**EXERCISE REQUIREMENTS**.
Your task is to copy every record exactly.

*** PROVIDED INFORMATION ***

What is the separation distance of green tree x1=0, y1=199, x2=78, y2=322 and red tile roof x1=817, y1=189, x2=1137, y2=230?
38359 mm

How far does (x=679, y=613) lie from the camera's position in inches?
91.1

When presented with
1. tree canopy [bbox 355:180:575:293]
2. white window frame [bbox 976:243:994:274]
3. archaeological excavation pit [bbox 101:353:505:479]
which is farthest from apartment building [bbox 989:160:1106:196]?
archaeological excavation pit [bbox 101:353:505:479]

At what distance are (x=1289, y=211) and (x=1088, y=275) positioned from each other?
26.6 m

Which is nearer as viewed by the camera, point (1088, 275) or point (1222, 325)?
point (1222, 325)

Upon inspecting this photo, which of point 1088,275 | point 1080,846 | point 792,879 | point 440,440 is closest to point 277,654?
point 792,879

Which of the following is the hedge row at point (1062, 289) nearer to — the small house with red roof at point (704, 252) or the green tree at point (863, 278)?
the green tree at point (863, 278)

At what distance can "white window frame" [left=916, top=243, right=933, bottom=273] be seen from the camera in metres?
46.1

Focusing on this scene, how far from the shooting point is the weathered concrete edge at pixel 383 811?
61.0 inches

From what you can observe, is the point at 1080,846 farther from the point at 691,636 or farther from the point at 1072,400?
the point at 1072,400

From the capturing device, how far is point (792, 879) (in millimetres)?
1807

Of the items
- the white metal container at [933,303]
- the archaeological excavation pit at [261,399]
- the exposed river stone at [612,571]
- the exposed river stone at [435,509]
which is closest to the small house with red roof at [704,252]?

***

**OUTPUT OF THE TASK**.
What is the separation distance of green tree x1=0, y1=199, x2=78, y2=322 and red tile roof x1=817, y1=189, x2=1137, y2=230?
38359 mm

How far does (x=679, y=613) lie from the camera's position in inches?
91.1

When presented with
1. tree canopy [bbox 355:180:575:293]
2. white window frame [bbox 976:243:994:274]
3. archaeological excavation pit [bbox 101:353:505:479]
which is farthest from apartment building [bbox 989:160:1106:196]?
archaeological excavation pit [bbox 101:353:505:479]

At what distance are (x=1289, y=211) and (x=1088, y=275) positioned from each other?
26.6 m

Which is nearer as viewed by the camera, point (1088, 275) or point (1222, 325)?
point (1222, 325)

Upon inspecting this photo, which of point 1088,275 | point 1080,846 | point 792,879 | point 440,440 is closest to point 277,654?
point 792,879

Which of the following is the hedge row at point (1062, 289) nearer to — the small house with red roof at point (704, 252) or the green tree at point (863, 278)?
the green tree at point (863, 278)

At what distance can "white window frame" [left=916, top=243, right=933, bottom=273] be seen from the camera in metres?
46.1

Focusing on this scene, how far from the shooting point is the weathered concrete edge at pixel 383 811?
61.0 inches

From what you can observe, is the point at 1080,846 farther from the point at 691,636 or farther from the point at 1072,400?
the point at 1072,400

From the capturing device, how far is point (792, 879) (in millimetres)?
1807

Of the items
- the white metal container at [933,303]
- the archaeological excavation pit at [261,399]
- the exposed river stone at [612,571]
- the exposed river stone at [435,509]
which is closest to the small house with red roof at [704,252]?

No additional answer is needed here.